Jobserver service

Architecture

The Jobserver is used to ingest data and to execute data profiling or to create sample data on the ingested data. You can ingest data when you register a data source.

It is an application that relies on Apache Spark to perform CPU and memory intensive computations quickly and efficiently. More specifically, the Jobserver acts as an interface between the Data Governance Center service and Spark, sending Spark job execution requests through a REST interface. The Jobserver also provides control over the single Spark jobs and the data used by Spark.

When running a profiling operation, the Jobserver starts a new Java Virtual Machine (JVM), running a Spark Context. The profiling operations are executed within this JVM and returns to the DGC service through the main Jobserver application.

Only one profiling operation can run at a time. If there are several profiling operations, they are queued for execution.

Data storage

The Jobserver must be installed on a dedicated server and is managed by Collibra Console through an agent.

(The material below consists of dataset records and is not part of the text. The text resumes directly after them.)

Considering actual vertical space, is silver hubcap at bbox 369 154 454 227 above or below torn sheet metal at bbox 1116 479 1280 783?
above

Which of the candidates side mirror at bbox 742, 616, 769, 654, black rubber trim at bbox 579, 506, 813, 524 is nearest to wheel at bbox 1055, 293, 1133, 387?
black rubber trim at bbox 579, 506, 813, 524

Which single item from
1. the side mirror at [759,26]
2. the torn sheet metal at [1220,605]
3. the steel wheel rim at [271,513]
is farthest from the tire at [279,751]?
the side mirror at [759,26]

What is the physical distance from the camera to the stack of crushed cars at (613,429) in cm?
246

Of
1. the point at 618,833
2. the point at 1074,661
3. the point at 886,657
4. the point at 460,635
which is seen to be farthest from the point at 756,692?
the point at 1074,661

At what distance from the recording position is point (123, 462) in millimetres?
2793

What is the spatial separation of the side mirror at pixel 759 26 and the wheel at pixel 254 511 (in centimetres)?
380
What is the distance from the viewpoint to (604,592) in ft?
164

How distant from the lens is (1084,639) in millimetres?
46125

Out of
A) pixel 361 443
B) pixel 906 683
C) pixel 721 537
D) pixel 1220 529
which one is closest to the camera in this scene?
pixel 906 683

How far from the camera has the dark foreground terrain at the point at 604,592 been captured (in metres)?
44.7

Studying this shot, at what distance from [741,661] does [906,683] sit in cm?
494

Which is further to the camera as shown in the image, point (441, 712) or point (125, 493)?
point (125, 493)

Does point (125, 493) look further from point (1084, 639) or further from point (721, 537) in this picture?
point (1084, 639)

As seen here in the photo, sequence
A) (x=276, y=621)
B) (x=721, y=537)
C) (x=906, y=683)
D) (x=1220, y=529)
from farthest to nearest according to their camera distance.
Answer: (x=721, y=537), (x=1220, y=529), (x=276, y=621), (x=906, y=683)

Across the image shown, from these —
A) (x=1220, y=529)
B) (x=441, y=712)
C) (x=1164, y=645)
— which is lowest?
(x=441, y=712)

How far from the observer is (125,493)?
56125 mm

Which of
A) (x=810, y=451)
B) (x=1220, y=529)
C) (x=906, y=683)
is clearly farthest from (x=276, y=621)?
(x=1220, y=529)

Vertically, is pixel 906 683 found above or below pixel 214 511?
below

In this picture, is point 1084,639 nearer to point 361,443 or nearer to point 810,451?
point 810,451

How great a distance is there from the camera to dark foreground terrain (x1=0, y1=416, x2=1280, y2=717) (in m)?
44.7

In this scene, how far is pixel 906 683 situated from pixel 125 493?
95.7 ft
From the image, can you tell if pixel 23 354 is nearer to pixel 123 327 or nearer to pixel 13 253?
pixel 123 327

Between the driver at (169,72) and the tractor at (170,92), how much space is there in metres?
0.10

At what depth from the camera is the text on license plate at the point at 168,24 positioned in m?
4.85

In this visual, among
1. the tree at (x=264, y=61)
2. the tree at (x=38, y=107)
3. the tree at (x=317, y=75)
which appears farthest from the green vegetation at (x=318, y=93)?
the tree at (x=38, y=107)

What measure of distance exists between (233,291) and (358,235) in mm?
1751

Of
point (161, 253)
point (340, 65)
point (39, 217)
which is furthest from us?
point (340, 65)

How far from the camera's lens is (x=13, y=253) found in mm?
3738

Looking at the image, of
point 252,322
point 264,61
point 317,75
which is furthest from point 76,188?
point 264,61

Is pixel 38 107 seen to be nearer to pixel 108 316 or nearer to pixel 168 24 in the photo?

The data of the Jobserver service is located in:

  • Linux with root permission: /opt/collibra_data/spark-jobserver
  • Linux without root permission: ~/collibra_data/spark-jobserver
  • Windows: C:\collibra_data\spark-jobserver

It contains the following subfolders:

Directory name

Content

logs All the log files created by the Jobserver service.
data The data used by the Jobserver service during runtime, it does not contain any critical state for the application to maintain.
config The data of the Jobserver memory and CPU usage.
security The public and private keys needed to use SSL encryption when communicating with the Jobserver REST API.

pgsql-data

The data that is stored by the Jobserver service, such as job information and the JAR files to register data sources.

spark-warehouse

The directory where the Spark tables are persisted.

temp-files

The directory to store temporary files during ingestion and profiling jobs.